The incident seems to have escalated, when smoke bombs were used inside the arena while outside there was total mayhem, including fires, property damage, and loitering.

Police officers used teargas, forcing troublemakers to leave the stadium, who on their way out took aim at the nearby bus terminal of the Cyprus Public Transport Company.

Hooligans had set fire to the prefab offices, burning them down.

Reports say that hooligans had used smoke bombs stolen from police vehicles they had ransacked on their way out of the stadium.

Six patrol vehicles were reportedly destroyed, while riot gear items including tear gas was stolen.

Authorities and the police have come under fire as according to reports, all parties involved failed to take sufficient measures at the Eleftheria stadium, ignoring reports that violence was expected.

Meanwhile, according to a police announcement, an officer has been suspended after found to have been onboard one of the buses carrying Apollon fans, with reports suggesting he was unwilling to cooperate with investigators.

The officer in question is reported to have been a member of the former President Nicos Anastasiades’ guard and currently serving in the guard of another cabinet member.

Incidents increasing

Just three months into the year, this was the third incident of sports hooliganism, following a number of incidents last year.

Earlier in January, clashes between AEL and Apollon football fans caused €25,000 worth of damages to Limassol’s brand new AlphaMega Stadium, home to three top-flight teams.

Violence broke out at halftime of the local derby for the Cup, when rival fans unhinged plastic seats of the north and east stands during halftime and threw them at each other.

The fans of the two Limassol clubs had clashed again in December at their teams’ last standoff at their previous home stadium, the Tsirion.

In the same week as the troubles at the AlphaMega Stadium, police arrested a 22-year-old AEK Larnaca fan for slinging objects from the stand to the opposing Nea Salamina fans at another Cup game.

In October last year, hooligans clashed after the APOEL – AEL game in Nicosia’s GSP stadium.
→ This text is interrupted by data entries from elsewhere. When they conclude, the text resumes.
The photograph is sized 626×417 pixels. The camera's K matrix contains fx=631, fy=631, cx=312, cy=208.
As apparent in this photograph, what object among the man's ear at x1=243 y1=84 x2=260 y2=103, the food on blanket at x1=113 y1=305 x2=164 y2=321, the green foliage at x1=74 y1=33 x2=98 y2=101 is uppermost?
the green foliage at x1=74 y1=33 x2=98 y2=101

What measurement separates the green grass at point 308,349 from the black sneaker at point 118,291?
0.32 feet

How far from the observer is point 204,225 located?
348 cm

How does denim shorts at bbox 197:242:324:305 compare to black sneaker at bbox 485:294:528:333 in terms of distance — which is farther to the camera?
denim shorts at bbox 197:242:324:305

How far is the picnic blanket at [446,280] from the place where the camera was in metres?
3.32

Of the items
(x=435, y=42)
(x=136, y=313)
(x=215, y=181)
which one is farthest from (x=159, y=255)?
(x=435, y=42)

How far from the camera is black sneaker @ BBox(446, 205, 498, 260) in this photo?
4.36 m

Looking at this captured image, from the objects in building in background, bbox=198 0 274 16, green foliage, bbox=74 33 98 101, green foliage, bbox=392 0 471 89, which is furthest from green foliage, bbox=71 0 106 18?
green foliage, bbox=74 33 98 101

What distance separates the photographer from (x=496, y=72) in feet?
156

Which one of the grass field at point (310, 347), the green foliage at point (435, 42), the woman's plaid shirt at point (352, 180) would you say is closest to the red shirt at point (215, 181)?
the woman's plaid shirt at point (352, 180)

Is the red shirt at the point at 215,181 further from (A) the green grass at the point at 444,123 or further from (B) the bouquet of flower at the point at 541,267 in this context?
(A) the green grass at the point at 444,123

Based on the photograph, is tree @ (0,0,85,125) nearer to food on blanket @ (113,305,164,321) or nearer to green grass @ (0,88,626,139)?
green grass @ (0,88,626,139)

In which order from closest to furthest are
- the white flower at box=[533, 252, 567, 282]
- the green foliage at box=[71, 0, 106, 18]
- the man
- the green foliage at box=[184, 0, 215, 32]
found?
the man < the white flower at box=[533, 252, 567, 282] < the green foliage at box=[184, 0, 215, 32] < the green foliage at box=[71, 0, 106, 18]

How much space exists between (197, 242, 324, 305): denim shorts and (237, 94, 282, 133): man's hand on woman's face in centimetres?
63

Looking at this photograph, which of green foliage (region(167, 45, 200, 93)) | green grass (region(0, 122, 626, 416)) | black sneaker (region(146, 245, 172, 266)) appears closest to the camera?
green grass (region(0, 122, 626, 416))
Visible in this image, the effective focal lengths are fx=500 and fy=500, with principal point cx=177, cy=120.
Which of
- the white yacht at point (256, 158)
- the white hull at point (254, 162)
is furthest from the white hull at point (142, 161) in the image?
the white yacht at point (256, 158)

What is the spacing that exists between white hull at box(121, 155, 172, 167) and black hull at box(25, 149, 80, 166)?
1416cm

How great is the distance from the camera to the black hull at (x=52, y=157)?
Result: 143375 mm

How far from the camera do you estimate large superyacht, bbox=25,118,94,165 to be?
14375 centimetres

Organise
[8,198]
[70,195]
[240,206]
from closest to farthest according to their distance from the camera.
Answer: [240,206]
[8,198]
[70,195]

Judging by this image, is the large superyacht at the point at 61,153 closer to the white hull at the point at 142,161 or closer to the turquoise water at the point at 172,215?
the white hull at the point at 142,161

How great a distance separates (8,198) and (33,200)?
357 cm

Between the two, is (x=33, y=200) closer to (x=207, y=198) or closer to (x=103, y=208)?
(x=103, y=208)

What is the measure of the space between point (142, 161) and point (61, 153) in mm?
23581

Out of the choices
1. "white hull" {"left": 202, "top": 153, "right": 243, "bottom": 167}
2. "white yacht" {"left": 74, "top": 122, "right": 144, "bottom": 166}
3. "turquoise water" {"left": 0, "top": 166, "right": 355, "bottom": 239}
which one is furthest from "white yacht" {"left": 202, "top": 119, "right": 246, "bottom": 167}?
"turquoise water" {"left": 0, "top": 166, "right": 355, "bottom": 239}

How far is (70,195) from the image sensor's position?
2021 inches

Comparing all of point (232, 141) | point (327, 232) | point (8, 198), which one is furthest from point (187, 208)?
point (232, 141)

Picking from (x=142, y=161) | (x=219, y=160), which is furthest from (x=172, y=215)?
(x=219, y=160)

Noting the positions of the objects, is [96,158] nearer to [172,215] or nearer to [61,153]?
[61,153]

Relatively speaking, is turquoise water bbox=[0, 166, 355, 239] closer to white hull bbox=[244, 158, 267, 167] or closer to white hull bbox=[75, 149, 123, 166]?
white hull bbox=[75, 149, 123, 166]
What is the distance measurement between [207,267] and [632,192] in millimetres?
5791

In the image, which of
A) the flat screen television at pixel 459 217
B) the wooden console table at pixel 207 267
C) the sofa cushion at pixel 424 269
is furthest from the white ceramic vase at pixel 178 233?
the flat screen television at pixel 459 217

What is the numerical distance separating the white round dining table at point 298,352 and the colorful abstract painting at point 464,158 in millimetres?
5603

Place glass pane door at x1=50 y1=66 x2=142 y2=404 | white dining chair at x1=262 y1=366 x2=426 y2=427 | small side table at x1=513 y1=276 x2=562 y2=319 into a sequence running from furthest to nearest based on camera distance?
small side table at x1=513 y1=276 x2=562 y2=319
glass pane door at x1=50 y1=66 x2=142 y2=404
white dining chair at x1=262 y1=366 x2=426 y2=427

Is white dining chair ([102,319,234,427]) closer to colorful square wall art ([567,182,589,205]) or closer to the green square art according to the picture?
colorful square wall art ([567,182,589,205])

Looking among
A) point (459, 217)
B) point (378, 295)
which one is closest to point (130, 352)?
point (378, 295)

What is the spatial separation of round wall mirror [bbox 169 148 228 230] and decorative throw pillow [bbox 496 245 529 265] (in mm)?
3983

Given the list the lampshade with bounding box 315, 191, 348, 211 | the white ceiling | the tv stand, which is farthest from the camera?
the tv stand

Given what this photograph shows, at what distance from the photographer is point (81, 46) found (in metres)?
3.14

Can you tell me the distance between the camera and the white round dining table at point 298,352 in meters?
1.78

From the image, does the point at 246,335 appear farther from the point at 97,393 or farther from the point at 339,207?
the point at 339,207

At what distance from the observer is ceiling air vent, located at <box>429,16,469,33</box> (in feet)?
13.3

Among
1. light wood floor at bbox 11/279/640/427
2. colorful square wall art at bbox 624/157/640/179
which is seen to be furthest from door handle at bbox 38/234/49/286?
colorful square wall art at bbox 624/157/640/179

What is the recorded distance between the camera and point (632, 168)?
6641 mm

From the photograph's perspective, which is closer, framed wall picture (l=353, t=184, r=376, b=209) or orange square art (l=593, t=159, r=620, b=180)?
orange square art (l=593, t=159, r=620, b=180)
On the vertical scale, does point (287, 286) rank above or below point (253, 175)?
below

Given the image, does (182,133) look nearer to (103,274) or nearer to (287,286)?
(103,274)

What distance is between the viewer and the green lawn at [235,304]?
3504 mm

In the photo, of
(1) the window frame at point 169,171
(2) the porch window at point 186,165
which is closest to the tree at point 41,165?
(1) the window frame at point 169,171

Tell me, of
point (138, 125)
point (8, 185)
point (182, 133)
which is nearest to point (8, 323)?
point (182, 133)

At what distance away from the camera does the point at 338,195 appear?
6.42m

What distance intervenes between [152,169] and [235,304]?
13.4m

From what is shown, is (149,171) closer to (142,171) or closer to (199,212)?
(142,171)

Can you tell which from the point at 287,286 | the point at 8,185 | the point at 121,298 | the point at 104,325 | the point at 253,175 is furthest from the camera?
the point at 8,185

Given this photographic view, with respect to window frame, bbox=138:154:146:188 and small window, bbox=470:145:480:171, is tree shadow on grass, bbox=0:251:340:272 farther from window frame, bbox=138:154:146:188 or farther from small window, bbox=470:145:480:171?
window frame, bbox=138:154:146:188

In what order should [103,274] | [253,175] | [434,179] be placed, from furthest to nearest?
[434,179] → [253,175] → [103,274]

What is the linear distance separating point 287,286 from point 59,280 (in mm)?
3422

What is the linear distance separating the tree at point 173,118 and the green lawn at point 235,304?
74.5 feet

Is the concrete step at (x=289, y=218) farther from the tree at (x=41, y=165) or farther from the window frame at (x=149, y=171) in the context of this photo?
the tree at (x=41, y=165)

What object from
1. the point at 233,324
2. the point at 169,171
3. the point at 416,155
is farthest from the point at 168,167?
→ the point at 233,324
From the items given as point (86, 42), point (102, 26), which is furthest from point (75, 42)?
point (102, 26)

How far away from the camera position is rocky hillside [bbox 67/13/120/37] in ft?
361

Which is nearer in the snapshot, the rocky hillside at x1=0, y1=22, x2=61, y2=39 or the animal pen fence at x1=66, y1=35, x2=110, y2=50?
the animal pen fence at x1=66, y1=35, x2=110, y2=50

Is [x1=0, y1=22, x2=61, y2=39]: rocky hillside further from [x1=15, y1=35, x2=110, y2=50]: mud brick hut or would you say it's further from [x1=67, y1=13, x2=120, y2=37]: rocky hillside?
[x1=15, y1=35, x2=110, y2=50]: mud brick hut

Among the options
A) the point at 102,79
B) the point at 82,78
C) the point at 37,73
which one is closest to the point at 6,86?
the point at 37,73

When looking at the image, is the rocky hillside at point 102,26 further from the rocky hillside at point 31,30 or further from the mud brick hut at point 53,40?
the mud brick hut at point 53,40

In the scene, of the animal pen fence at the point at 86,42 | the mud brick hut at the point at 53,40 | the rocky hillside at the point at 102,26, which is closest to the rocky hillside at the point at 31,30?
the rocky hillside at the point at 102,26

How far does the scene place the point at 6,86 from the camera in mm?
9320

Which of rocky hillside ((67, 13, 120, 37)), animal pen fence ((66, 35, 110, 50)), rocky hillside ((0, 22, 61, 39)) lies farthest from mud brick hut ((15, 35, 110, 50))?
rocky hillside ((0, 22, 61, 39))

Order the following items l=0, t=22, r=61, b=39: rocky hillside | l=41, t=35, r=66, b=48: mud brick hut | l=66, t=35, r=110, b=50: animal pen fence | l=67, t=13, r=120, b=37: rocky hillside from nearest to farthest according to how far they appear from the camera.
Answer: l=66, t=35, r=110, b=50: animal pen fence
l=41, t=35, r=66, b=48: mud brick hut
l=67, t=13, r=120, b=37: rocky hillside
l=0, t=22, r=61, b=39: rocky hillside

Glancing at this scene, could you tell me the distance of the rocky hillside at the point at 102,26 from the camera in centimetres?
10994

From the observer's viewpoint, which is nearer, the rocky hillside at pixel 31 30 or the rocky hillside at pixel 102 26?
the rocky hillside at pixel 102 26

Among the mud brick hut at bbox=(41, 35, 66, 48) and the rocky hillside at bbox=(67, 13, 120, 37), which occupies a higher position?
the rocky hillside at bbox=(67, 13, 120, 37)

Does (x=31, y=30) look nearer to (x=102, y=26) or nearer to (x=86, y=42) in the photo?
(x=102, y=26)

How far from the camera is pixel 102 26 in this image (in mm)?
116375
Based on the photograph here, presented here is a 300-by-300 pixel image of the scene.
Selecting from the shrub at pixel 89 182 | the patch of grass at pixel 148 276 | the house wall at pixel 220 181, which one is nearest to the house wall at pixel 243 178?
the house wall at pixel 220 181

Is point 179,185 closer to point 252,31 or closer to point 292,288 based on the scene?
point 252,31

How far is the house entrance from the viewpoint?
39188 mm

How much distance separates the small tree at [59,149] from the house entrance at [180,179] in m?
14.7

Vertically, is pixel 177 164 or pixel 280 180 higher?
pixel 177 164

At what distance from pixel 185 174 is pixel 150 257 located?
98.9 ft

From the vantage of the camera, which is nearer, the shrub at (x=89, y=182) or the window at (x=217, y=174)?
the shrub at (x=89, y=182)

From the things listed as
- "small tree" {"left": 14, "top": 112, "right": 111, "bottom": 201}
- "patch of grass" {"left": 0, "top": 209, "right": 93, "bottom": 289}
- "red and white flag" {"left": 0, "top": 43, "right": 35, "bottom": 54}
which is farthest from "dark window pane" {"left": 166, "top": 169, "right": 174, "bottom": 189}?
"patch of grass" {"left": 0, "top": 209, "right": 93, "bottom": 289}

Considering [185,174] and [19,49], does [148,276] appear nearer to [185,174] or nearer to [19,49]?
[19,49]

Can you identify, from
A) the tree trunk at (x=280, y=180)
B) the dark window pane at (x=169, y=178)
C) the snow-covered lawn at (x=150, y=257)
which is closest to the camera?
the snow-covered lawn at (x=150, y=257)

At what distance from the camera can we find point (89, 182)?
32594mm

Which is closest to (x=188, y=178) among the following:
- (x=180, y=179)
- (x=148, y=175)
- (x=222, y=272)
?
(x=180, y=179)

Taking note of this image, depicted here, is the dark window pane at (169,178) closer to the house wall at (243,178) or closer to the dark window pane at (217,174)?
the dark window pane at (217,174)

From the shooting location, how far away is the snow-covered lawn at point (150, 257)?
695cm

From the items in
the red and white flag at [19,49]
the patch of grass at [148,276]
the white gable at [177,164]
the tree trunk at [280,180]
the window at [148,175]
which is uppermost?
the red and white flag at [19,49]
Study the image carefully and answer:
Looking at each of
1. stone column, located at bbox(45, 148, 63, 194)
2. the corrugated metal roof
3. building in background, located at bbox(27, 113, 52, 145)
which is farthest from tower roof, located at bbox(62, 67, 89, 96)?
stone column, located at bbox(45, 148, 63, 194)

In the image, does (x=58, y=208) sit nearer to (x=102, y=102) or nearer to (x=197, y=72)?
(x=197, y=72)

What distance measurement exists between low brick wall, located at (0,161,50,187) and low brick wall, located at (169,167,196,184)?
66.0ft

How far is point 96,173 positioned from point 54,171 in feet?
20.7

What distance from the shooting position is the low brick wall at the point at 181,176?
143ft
Hooligans had set fields and cars ablaze, causing extensive damage.

Authorities have been under fire over the failure to control a recent outburst of hooliganism on sports grounds.

Hooliganism was supposed to be contained by the introduction of the ‘fan card’, which was to help monitor attendance at stadiums and identify troublemakers.

However, the latest incidents are reminiscent of many that have scarred Cypriot football for decades and prevented families from going to matches.